After Dostoyevsky and slightly before Arthur Koestler, but contemporary with Orwell and Kafka and somewhat anticipating Solzhenitsyn, there was Victor Serge. His novels and poems and memoirs, most of them directed at the exposure of Stalinism, were mainly composed in jail or on the run. Some of the manuscripts were confiscated or destroyed by the Soviet secret police; in the matter of poetry Serge was able to outwit them by rewriting from memory the verses he had composed in the Orenburg camp, deep in the Ural Mountain section of the Gulag Archipelago.
For many years Serge was almost lost to view. He was one of those intellectual misfits (I intend no disrespect by the term) who were ground to powder between the upper and nether millstones of Stalin and Hitler. One of his novels was aptly titled Midnight in the Century (1939)—the phrase used by old “Left” oppositionists to sum up the nightmare years that culminated in the Hitler-Stalin Pact. He died in penurious exile in Mexico, in 1947. His scattered works were later reassembled and translated and kept alive by a small group of radical devotees, most notably Peter Sedgwick and Richard Greeman, whose work is both summarized and exceeded in Victor Serge: The Course Is Set on Hope, a tough-minded and well-written biography produced by Susan Weissman in 2001. Otherwise, Serge studies have been confined somewhere on the margins delineated by Dissent magazine and the now defunct Partisan Review. Not even Trotskyist sects were always willing to give this veteran revolutionary the respect that was his due: Serge had quarreled with “The Old Man,” on matters of principle, several times.

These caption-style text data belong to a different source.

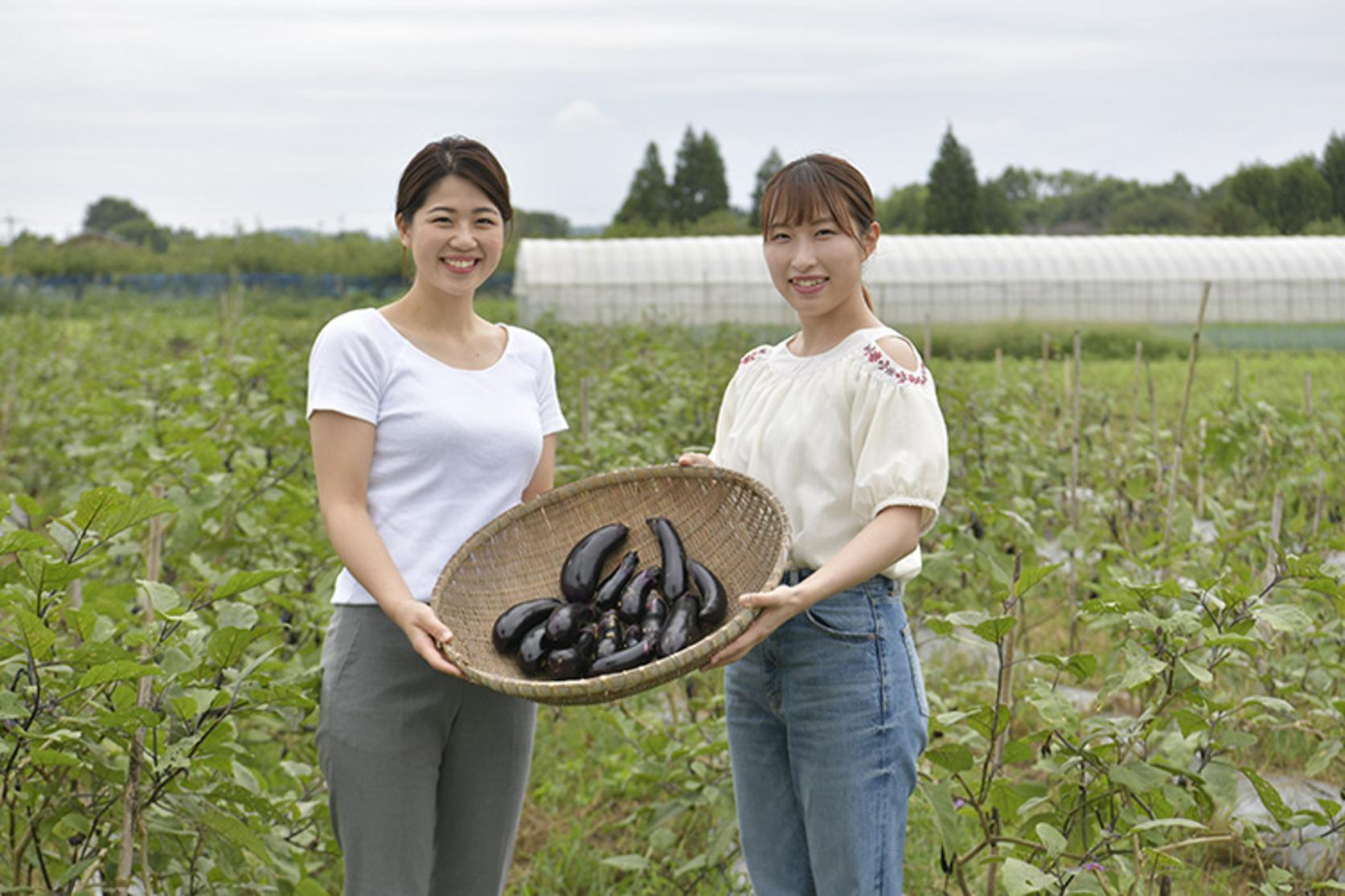 無農薬農業体験(全日コース)-1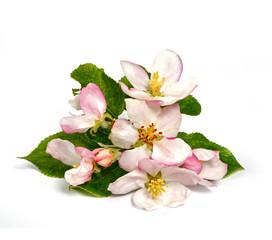Blüten eines Apfelbaumes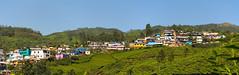 Munnar village (Zmeul Calator) Tags: munnar india hills village colours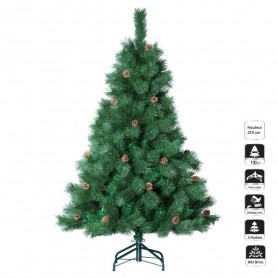 SAPIN MORNING 210 CM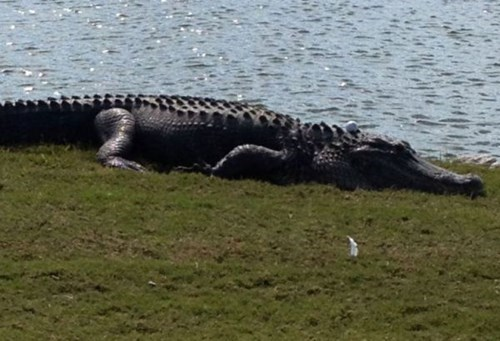 alligator sports golf fail nation - 8036633088
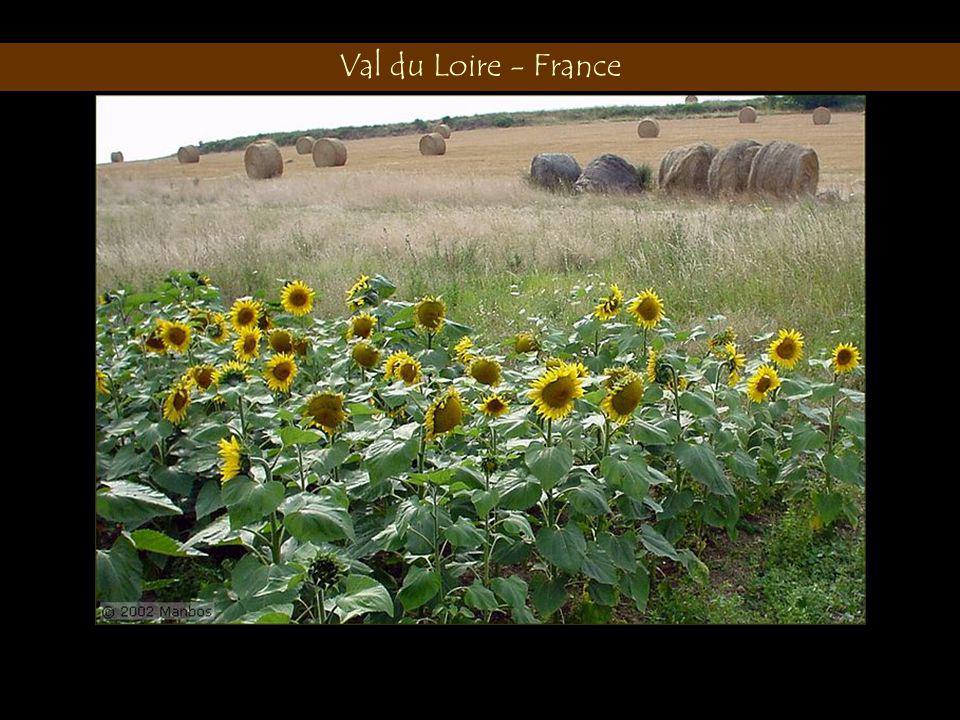 Val du Loire - France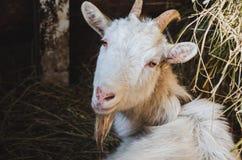 Vit horned get som vilar i en ladugård royaltyfria bilder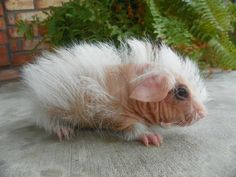 skinny pig Cute Creatures, Beautiful Creatures, Reptiles, Mammals, Animal Pictures, Cute Pictures, Skinny Pig, Pig Stuff, Cute Guinea Pigs
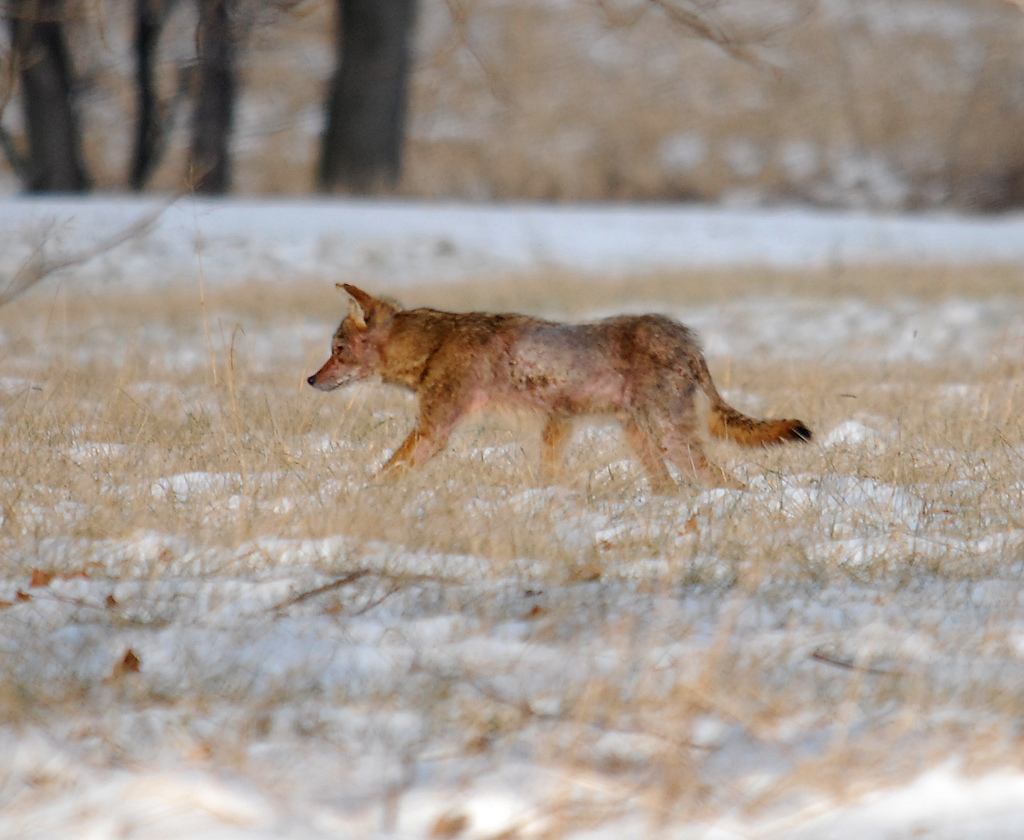 Adult Coyote with Severe Mange
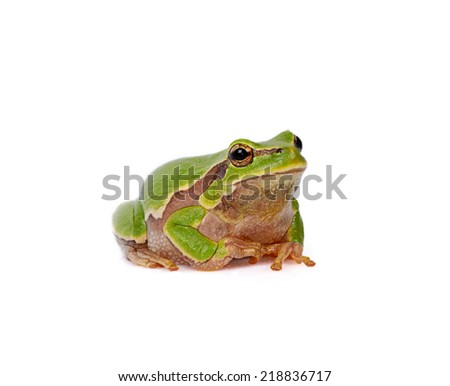 Frog isolated on the white background - stock photo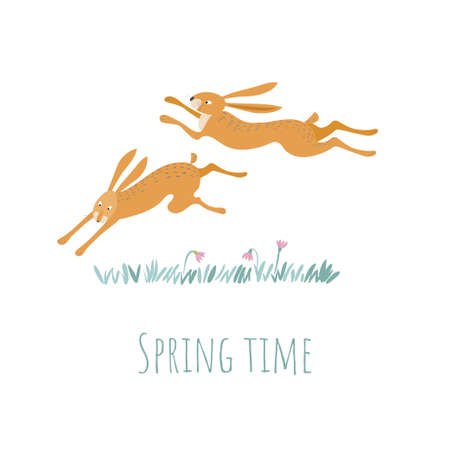 Two red hares are running through the fields. Fun rabbits. Spring time.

So hunted and so cosmopolitan and so factional was Serge’s life that it comes almost as a surprise that he was not Jewish. (When asked if he was—and he was asked fairly frequently—he would respond politely, “It happens that I am not.” Among his many noms de guerre was Victor Klein.) He was born Victor Kibalchich in Belgium in 1890 to a family of commingled Russian, Polish, and Montenegrin ancestry, and a relative on his father’s side had been hanged after the murder of Tsar Alexander II, in 1881. Young Victor soon gravitated to the world of proletarian rebellion, qualifying as a printer and a proofreader and living in the sort of mining village that might have been described by Zola. He took a leading part in denouncing the atrocious rule of King Leopold II of Belgium in the Congo. Impatient with gradualism, and obviously drawn in some way to the depths of society, he removed to Paris, became an anarchist militant with a vagabond streak, and was sentenced to a five-year stretch in solitary confinement in a French jail for his connection to the then-celebrated Bonnot gang. Interestingly, he drew this harsh penalty for refusing to testify against his former comrades. Released in 1917, he went to Barcelona to take part in a brief but intense anarchist revolt, was interned in a gruesome French camp after recrossing the Spanish border, and was exchanged for some French prisoners taken by the Bolsheviks as the First World War ground to its appalling conclusion. He thus involuntarily but not reluctantly made his way to Saint Petersburg, or Petrograd, where it looked as if the genuine article of revolution was at last on offer. By the time of his arrival, in 1919, he had begun to use the name Serge. So before he was thirty he had served some hard time behind bars and behind wire, had been on the losing side a good deal, had gotten to know insurgent Catalonia, and had made a good number of friends on the French intellectual left. All of this hard-won experience was to be pressed into service repeatedly in the even more testing years that lay ahead.
Serge had a gift for transferring experience to the page with graphic immediacy, and for doing so by rapid alternation between journalism and fiction. His jail time produced a novel titled Men in Prison (1930), and his presence in Barcelona another named Birth of Our Power (1931). His years in Saint Petersburg generated a freshet of on-the-spot reportage that is much superior to the more widely known work of John Reed. Serge was as convinced as Reed of the need for revolution, but he had fewer illusions. It can be claimed for him that he was the first person to recognize and comprehend the roots of the emerging Stalinist regime, or at least to do so from the inside.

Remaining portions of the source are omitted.